Pioneers in artificial intelligence (AI) have worked across multiple related fields, including computer science, AI, neuroscience, and psychology - but as each of these areas of research have grown in complexity and disciplinary boundaries have solidified, collaboration has become less commonplace. In Neuroscience-Inspired Artificial Intelligence, the co-founder of Google DeepMind Demis Hassabis, alongside other renowned neuroscientists, argues to revive collaborative efforts.
The (human) brain is a living case-in-point that human-level general AI is possible, but building it is a daunting task. The search space is vast and sparsely populated; biological intelligence provides a guide. Neuroscience can validate AI techniques that exist already: if known algorithms are found to be implemented in the brain, they are likely an integral component of general intelligence systems.
Neuroscience also provides a rich source of inspiration for new types of algorithms and architectures; a set of recent papers (Stachenfeld et al., Constantinescou at al.) suggests there are types of data representations sufficiently flexible and abstract as to support the remarkable human capacity of generalizing experiences to novel situations — a tough nut many AI researchers are looking to crack (i.e., transfer / one- or zero-shot learning) — and that a mechanism for constructing these (abstract) representations from sensory experience exists.
A Nobel-prized story of the hippocampus
It’s Nobel season, and in 2014, Edvard and May-Britt Moser, alongside John O’Keefe, were awarded the Nobel Prize in Physiology or Medicine for their discovery of a set of cells in the hippocampus (a brain structure deep inside the mammalian brain) thought to help us orient and navigate in space. Drivers of black-cabs in London, required to memorize some 25,000 streets and thousands of landmarks, for example, have a larger than usual hippocampus; their brains have adapted to the unique demands of their jobs.
Stachenfeld and colleagues show that the hippocampus does more than encode locations in space. Instead, it encodes “successor representations,” information about likely future locations given your current location.
Successor representations in decision making
Think about how you choose your route to work (or the next move in a game of chess or Go). You need to estimate the likely future reward of your decision in order to make a smart decision now. This is tricky, because the number of possible scenarios increases exponentially, the further you peek into the future. AlphaGo Zero, the Go playing champ built by Google DeepMind, uses advanced tree search (Monte Carlo tree search) to simulate the future in order to make smart decisions in the now.
Rats - capable of strategic, reward-maximizing decisions - are unlikely to use such computationally expensive methods. Successor representations offer a computationally less expensive yet flexible mechanism. They are a kind of look-up table that contains information about likely future states (e.g., locations) given the current state (i.e., where you will be, given where you are now). Combined with information about (future) reward, successor representations enable reward-maximizing decisions without expensive simulation. They also enable quick adaptation to changes in reward (a novel food source, for example) - while adaptations to changes in space (e.g., a new obstacle) will be slower.
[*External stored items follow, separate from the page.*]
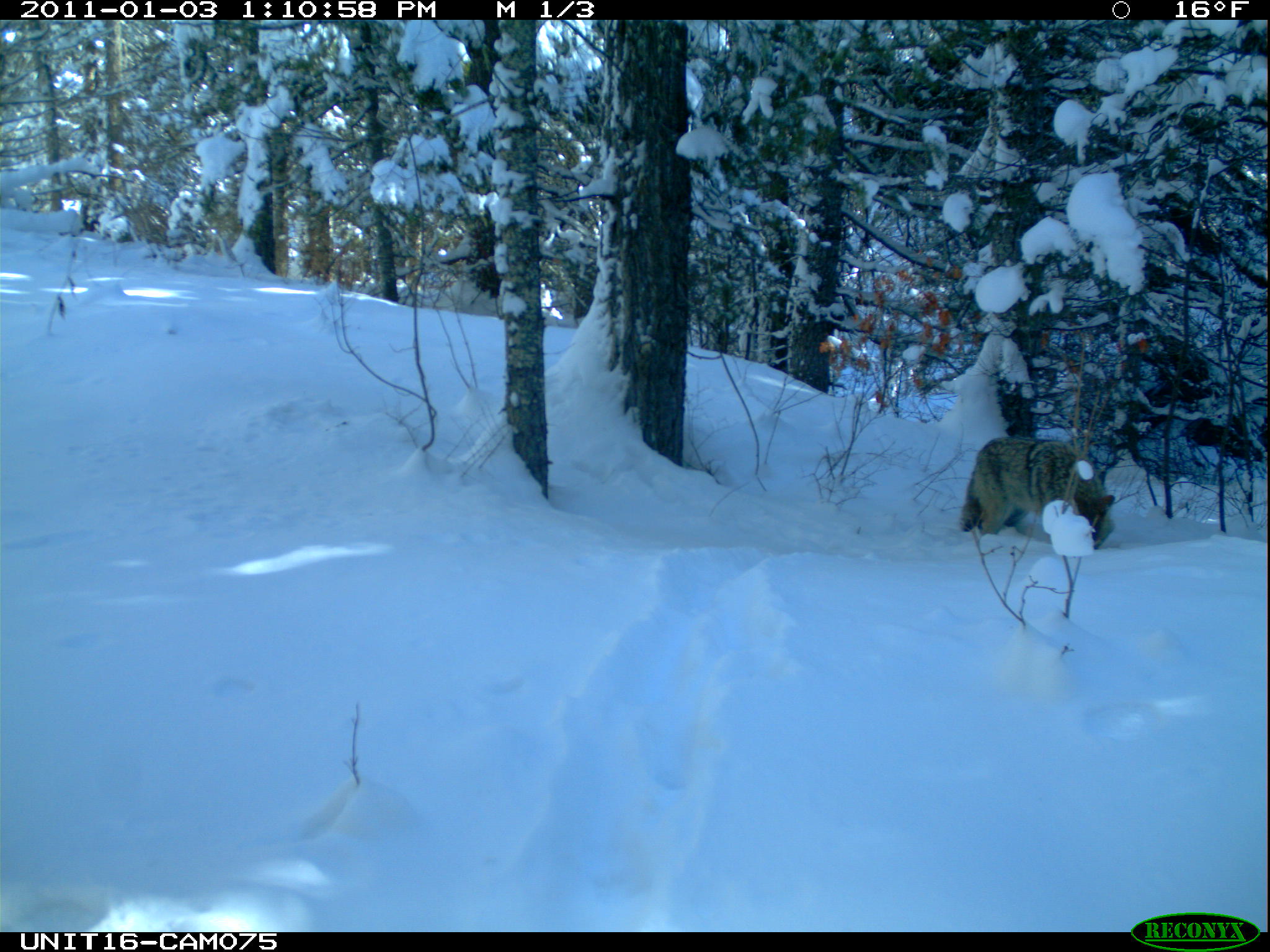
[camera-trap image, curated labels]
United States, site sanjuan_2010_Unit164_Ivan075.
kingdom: Animalia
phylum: Chordata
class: Mammalia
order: Carnivora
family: Canidae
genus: Canis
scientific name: Canis latrans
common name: coyote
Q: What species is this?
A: Canis latrans (coyote).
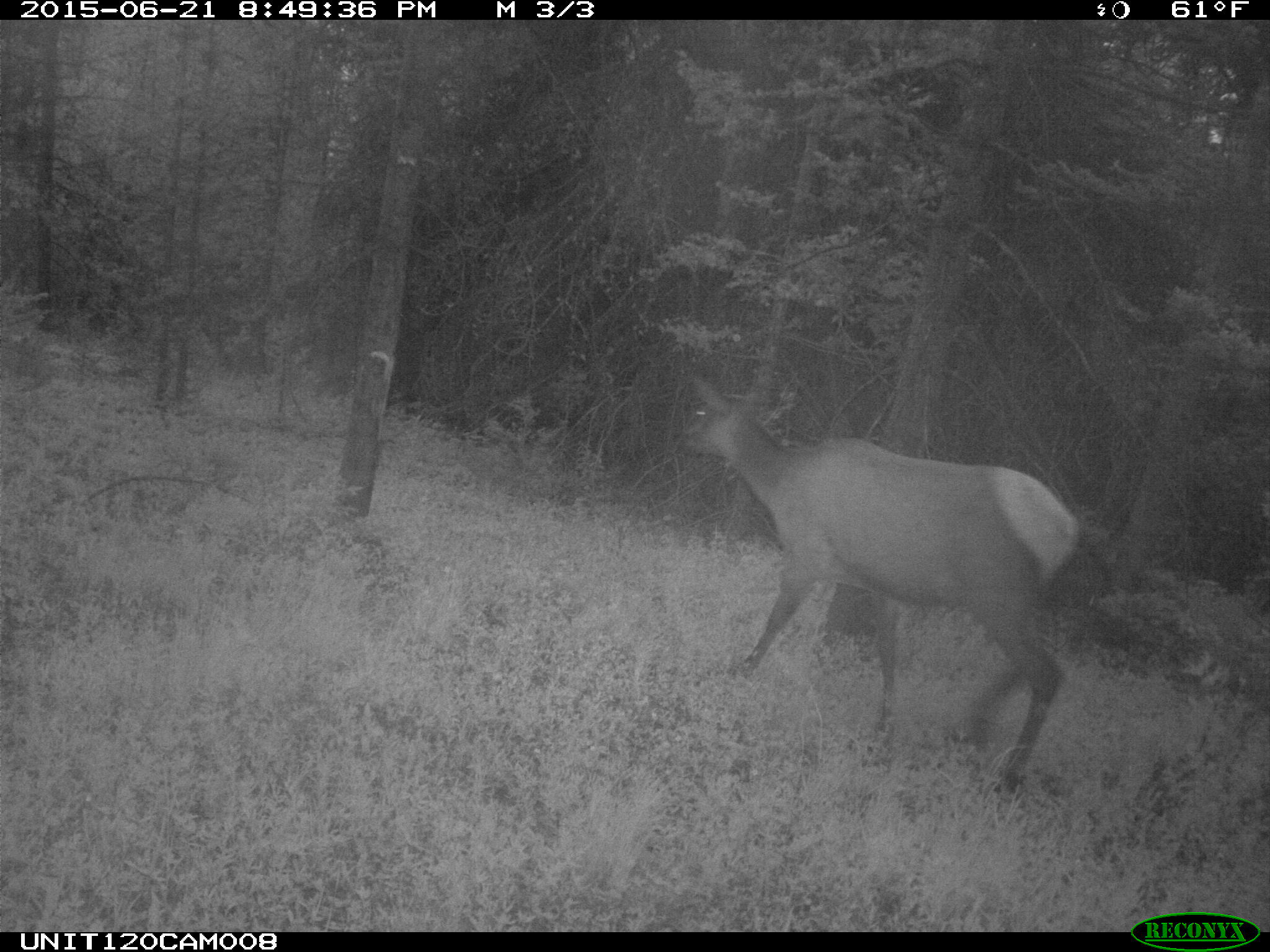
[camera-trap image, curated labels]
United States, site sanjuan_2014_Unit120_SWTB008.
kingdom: Animalia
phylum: Chordata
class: Mammalia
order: Artiodactyla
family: Cervidae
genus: Cervus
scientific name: Cervus elaphus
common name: red deer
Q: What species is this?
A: Cervus elaphus (red deer).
Stachenfeld and colleagues offer empirical evidence for the existence of successor representations in the rat’s hippocampus and for the existence of a low-dimensional decomposition of successor representations in the entorhinal cortex (the main interface between the hippocampus and neocortex). The authors show that these low-dimensional decompositions of the successor representations lend themselves to the discovery of subgoals, a hallmark of efficient planning and the foundation for hierarchical, increasingly abstract representations of tasks required for the generalization of knowledge to novel scenarios.
Comparing model predictions (B) to reality (A) (i.e., the firing rates of cells recorded in the hippocampus of a rat). As the rat is trained to run in a preferred direction along a narrow track, initially symmetric place cells (red) begin to skew (blue) predicted in theory (B) and demonstrated in practice (A).
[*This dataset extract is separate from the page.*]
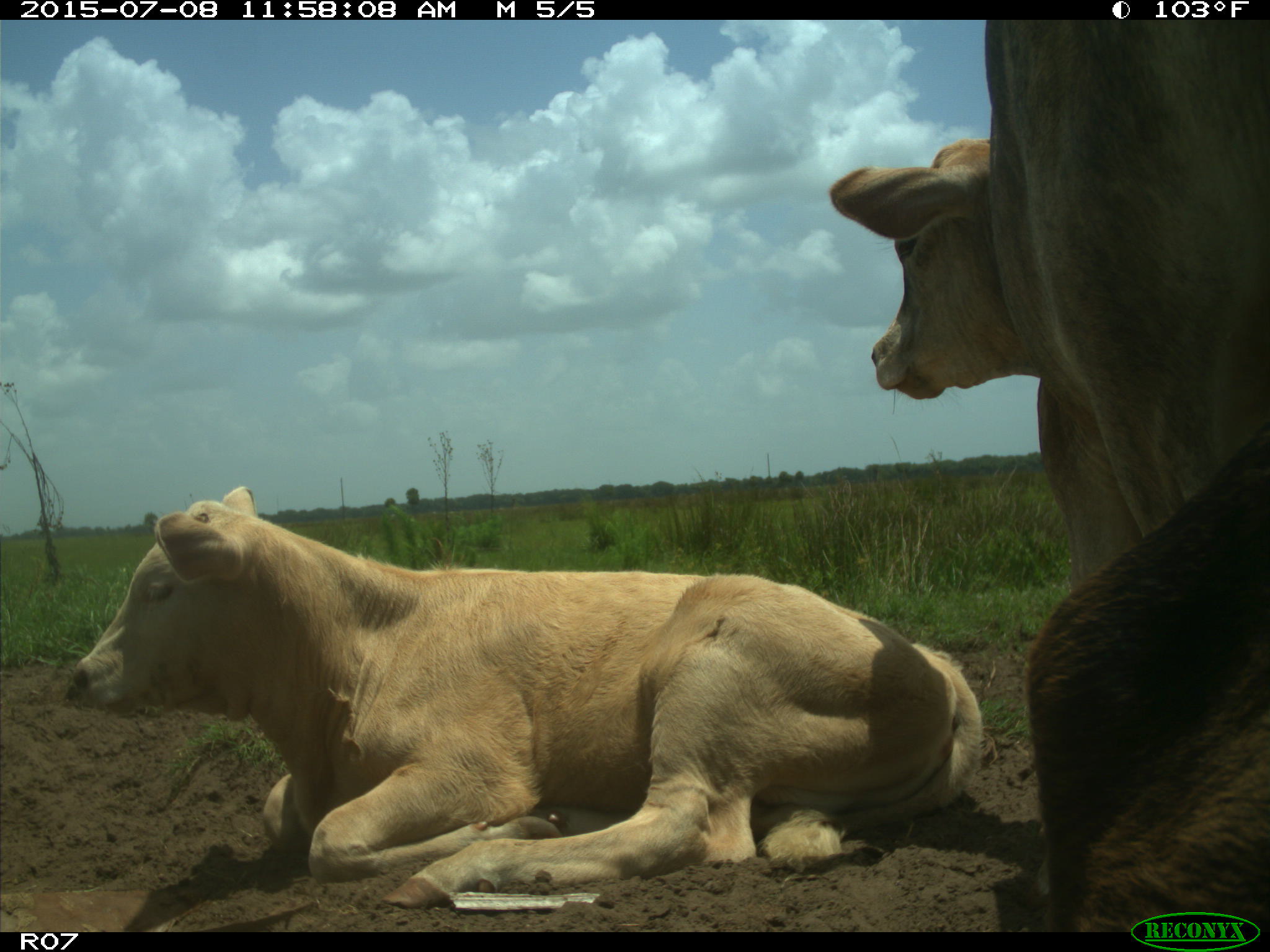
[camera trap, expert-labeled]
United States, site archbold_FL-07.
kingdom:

From rats to humans, from spatial navigation to abstract reasoning
This isn’t isolated to rats; humans also use these decompositions of successor representations during strategic planning and decision making, as Constantinescou and colleagues show. What’s more, successor representations and their decompositions are used not only during spatial navigation, but also during abstract reasoning; abstract reasoning capabilities piggyback on representations evolved for spatial reasoning tasks.
Taken together, successor representations and their decompositions provide us with a clue as to how the brain computes abstract representations from sensory inputs that allow us (human and non-human animals) to generalize our experiences to novel situations, thus showing that the collaboration between neuroscience, psychology, and AI could be a very fruitful one indeed.